You can easily spot that houses in Pacifica increased in value by exactly $100,000; a 9% increase.
Condos and townhouses also saw a year-over-year increase – 2020 the prices were 4% higher than in 2019.
So in the big picture, looking over 2020, housing prices were up and they took less time to sell 15 days in 2020 compared to 24 days in 2019.
Comparative Market Analysis
When I put together a comparative home analysis to determine an effective list price for your property, I used to research back three to six months to help tell me where the market is going – up or down and where your house fits into that. Then the market was moving so quickly that I’d look three months back. Now – and for at least the past year – the market is moving so quickly that I need to find out what the sales prices are for the houses that just sold this week.
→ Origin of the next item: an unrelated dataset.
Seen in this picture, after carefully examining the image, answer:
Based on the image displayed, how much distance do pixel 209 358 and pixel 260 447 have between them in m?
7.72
A CMA is going to compare like to like and make adjustments for things that don’t match up like square footage or location. Houses on Linda Mar Blvd or Monterey Road are going to be less desirable than houses on a less traveled, quieter street like Dell Road or Perry Ave. Desirability determines the value and thus the price a home buyer is willing to pay.
Pacifica’s Housing Prices
The other day there was a comment on the Pacifica Locals Facebook page that realtors do anything they can to keep the prices high. We don’t have to do anything to achieve that. Our market has been driven by excessively low inventory for years. We simply don’t have enough houses for all of the home buyers who want one. The residents of Pacifica don’t want more construction to mar the hillsides but also lament that the housing prices in town are too high. Those don’t coincide. You can’t have both.
There were days in December where we had 6 or 8 houses on the market. I’ve never seen that low in twenty years. It’s been close but not that low. As of today, there are 14 houses for sale plus 4 that are Members Only listings. Members Only are supposed to be houses that aren’t quite ready to go on the market yet but they want to get the word out that they will be soon; a version of “coming soon.”
To give you a few examples, 935 Park Pacifica sold with 17 offers; 1048 Manzanita had 11 offers; 855 Standish had 27 offers. You see, realtors don’t need to do anything to the prices. An acceptable price is determined by what the buyer is willing to pay and what the seller is willing to accept for their house.
The Housing Crisis
The solution to the housing crisis is more houses. You can’t tell someone they’re not allowed to move here. San Mateo County has tried to add housing units with its ADU program. It’s just not enough. That will help a few people but as long as inventory remains low and interest rates are artificially low, home prices will stay high.